O'Reilly's 2017 Data Science Salary Survey finds that location is the most significant salary determinant for data professionals, with median salaries ranging from $134,000 in California to under $30,000 in Eastern Europe, and highlights that negotiation skills can lead to salary differences as high as $45,000. Other key factors impacting earnings include company age and size, job title, industry, and education, while popular tools and languages - such as Python, SQL, and Spark - do not strongly influence salary despite widespread use.
You're listening to machine learning applied. In this episode, we're gonna talk about money. We're gonna talk about data scientist salaries, and what various factors affect those salaries. So this is a summary of a survey put out by O'Reilly called the 2017 Data Science Salary Survey Tools, trends, titles, what pays and what doesn't for data professionals.

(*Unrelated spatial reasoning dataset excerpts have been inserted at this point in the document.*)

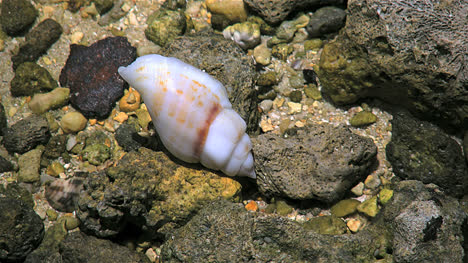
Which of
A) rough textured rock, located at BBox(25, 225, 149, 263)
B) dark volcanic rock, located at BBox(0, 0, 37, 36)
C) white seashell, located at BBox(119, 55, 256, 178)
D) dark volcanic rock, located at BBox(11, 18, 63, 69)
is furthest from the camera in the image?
dark volcanic rock, located at BBox(0, 0, 37, 36)

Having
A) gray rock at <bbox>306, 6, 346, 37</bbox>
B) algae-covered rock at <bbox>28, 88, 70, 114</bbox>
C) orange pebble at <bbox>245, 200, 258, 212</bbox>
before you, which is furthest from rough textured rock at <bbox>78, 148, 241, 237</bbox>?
gray rock at <bbox>306, 6, 346, 37</bbox>

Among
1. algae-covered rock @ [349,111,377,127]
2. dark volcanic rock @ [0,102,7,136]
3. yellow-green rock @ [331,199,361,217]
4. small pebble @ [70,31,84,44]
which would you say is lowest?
dark volcanic rock @ [0,102,7,136]

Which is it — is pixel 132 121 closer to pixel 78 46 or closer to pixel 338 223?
pixel 78 46

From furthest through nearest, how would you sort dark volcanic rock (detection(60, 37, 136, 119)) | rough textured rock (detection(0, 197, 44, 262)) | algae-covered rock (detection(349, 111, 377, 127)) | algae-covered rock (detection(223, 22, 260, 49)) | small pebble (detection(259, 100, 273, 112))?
algae-covered rock (detection(223, 22, 260, 49))
dark volcanic rock (detection(60, 37, 136, 119))
small pebble (detection(259, 100, 273, 112))
algae-covered rock (detection(349, 111, 377, 127))
rough textured rock (detection(0, 197, 44, 262))

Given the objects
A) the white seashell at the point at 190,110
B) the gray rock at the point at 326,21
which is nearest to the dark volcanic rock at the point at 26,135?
the white seashell at the point at 190,110

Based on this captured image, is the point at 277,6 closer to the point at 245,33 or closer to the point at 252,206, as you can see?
the point at 245,33

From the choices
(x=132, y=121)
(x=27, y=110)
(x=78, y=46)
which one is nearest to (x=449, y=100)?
(x=132, y=121)

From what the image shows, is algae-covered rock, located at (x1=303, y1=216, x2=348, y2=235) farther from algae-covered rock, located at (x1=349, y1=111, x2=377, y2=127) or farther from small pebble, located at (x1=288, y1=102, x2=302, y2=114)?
small pebble, located at (x1=288, y1=102, x2=302, y2=114)

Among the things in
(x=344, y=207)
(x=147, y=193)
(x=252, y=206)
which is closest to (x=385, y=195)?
(x=344, y=207)

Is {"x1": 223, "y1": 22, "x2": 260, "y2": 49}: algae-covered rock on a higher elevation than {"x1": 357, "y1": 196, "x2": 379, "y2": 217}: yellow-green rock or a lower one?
higher
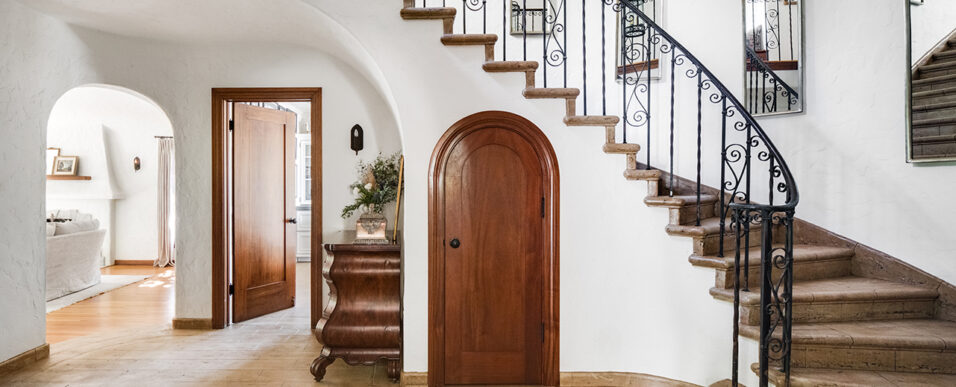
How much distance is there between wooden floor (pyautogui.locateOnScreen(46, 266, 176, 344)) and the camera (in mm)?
4449

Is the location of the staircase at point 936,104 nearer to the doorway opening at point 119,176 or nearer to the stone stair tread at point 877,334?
the stone stair tread at point 877,334

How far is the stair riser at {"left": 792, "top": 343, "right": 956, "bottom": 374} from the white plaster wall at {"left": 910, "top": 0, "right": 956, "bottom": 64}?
1.79 m

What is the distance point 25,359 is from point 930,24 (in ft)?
21.6

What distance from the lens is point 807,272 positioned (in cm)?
314

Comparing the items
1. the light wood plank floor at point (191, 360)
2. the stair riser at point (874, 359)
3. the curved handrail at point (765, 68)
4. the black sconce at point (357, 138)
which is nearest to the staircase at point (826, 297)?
the stair riser at point (874, 359)

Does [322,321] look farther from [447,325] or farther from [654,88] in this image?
[654,88]

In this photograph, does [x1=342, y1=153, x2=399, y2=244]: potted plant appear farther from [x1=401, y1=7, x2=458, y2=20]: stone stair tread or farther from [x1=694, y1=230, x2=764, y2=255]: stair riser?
[x1=694, y1=230, x2=764, y2=255]: stair riser

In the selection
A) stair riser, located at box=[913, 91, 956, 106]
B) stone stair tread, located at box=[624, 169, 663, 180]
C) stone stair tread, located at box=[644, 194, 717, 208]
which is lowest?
stone stair tread, located at box=[644, 194, 717, 208]

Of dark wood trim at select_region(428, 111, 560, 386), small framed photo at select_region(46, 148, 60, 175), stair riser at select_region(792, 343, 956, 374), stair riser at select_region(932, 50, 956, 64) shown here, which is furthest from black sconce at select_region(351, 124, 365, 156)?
small framed photo at select_region(46, 148, 60, 175)

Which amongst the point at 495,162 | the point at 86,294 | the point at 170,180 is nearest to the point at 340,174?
the point at 495,162

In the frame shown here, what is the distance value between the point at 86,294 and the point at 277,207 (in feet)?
9.30

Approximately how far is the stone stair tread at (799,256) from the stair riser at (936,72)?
1.19 m

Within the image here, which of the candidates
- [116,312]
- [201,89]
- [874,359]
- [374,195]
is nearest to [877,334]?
[874,359]

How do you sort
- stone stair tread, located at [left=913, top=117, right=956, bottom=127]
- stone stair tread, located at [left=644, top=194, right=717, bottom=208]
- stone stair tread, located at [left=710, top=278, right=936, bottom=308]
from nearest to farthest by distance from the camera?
stone stair tread, located at [left=710, top=278, right=936, bottom=308], stone stair tread, located at [left=913, top=117, right=956, bottom=127], stone stair tread, located at [left=644, top=194, right=717, bottom=208]
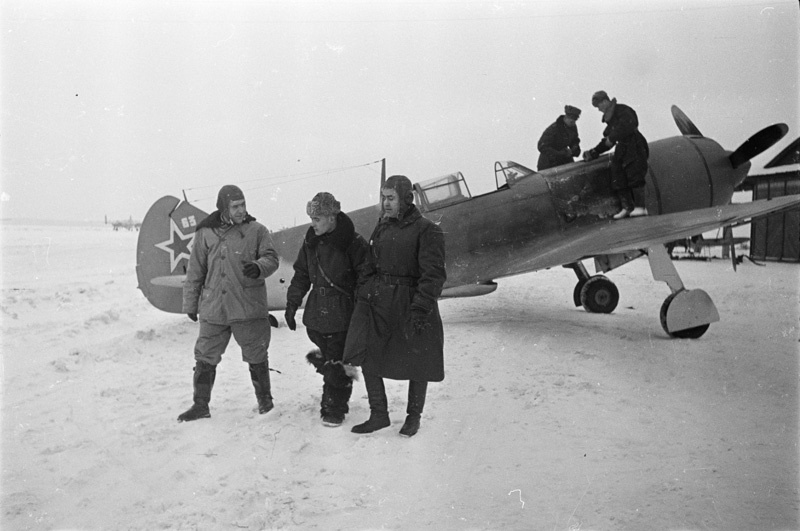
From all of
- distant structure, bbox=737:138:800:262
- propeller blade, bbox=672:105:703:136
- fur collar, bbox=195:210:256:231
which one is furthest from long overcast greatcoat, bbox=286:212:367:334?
distant structure, bbox=737:138:800:262

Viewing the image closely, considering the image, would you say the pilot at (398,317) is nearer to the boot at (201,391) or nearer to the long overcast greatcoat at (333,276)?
the long overcast greatcoat at (333,276)

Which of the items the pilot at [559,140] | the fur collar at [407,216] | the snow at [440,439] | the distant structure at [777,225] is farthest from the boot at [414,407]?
the distant structure at [777,225]

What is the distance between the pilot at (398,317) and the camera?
3.23 m

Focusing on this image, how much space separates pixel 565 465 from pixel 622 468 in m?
0.28

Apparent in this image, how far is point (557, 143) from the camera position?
7.57 m

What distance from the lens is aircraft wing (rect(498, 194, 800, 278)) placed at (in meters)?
5.15

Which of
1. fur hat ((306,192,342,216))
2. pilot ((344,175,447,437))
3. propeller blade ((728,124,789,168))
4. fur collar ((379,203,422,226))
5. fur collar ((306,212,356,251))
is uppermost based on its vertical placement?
propeller blade ((728,124,789,168))

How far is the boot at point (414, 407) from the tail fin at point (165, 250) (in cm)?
345

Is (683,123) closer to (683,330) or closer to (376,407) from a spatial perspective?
(683,330)

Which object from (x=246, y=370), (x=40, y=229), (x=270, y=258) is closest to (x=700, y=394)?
(x=270, y=258)

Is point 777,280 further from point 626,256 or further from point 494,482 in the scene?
point 494,482

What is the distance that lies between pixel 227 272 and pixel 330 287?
Answer: 747mm

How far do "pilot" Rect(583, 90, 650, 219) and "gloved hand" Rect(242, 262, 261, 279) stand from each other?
4.88m

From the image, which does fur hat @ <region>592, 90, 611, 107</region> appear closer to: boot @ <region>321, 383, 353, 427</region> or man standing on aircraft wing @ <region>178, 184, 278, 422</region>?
man standing on aircraft wing @ <region>178, 184, 278, 422</region>
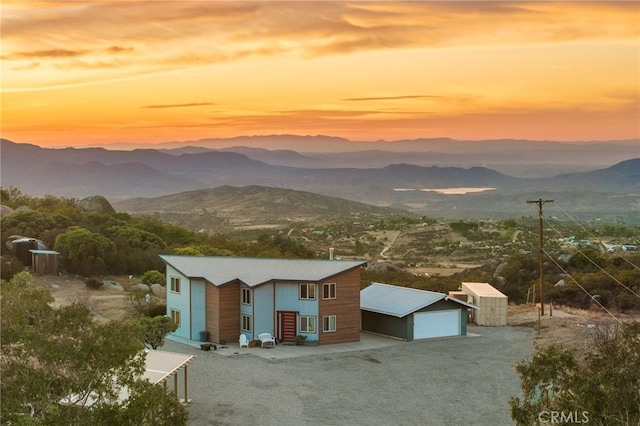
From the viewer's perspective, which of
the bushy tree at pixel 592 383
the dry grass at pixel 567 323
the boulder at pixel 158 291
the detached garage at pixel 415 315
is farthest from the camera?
the boulder at pixel 158 291

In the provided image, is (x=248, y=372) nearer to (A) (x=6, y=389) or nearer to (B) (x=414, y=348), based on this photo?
(B) (x=414, y=348)

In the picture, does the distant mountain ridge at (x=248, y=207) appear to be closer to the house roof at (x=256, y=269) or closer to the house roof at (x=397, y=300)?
the house roof at (x=397, y=300)

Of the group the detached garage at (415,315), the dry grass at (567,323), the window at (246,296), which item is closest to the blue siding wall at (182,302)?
the window at (246,296)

And O'Reilly puts out these surveys once a year, starting from 2013 if they've been collecting data from professionals all the way back to 2013 in order to analyze what factors affect data scientists, salaries, things like location, age, gender, and all these things. This survey is A PDF. You can get the survey online.
I'll put a link in the show notes, and I highly recommend you do get the survey online and read the PDF. They've got excellent charts and graphs that I think will convey the information more effectively than this audio format. Their survey is a thorough presentation, whereas what I'm gonna present in this episode is gonna be just my personal favorite highlights, my own takeaways from this survey, so this'll be biased towards my favorite highlights.
So I recommend getting the PDF link from the show notes after you listen to this episode and reading it offline. And so the median salary of data professionals globally is $90,000 US dollars. So all the money in the survey is discussed in US dollars 90 K median salary globally. That's pretty high actually, in my opinion.
Uh, they say it's up $5,000 compared to last year's median of 80 5K. And so it looks like data jobs are on the rise. I think that's no surprise to any of us here. We all see machine learning in the sort as the way of the future. When we start going to different world regions. We see that the United States has the highest median salary of 112 K, and they note here that that's nearly double the Western European average of 57 K.
So where you live is a very, very, very strong factor. Uh. Australia and New Zealand come in second place behind United States, and then the lowest paying countries are gonna be in Eastern Europe at under $30,000. Everybody else is kind of scattered in the middle. Asia in particular has a very wide interquartile range, meaning it's tough to peg kind of what is average in that world region.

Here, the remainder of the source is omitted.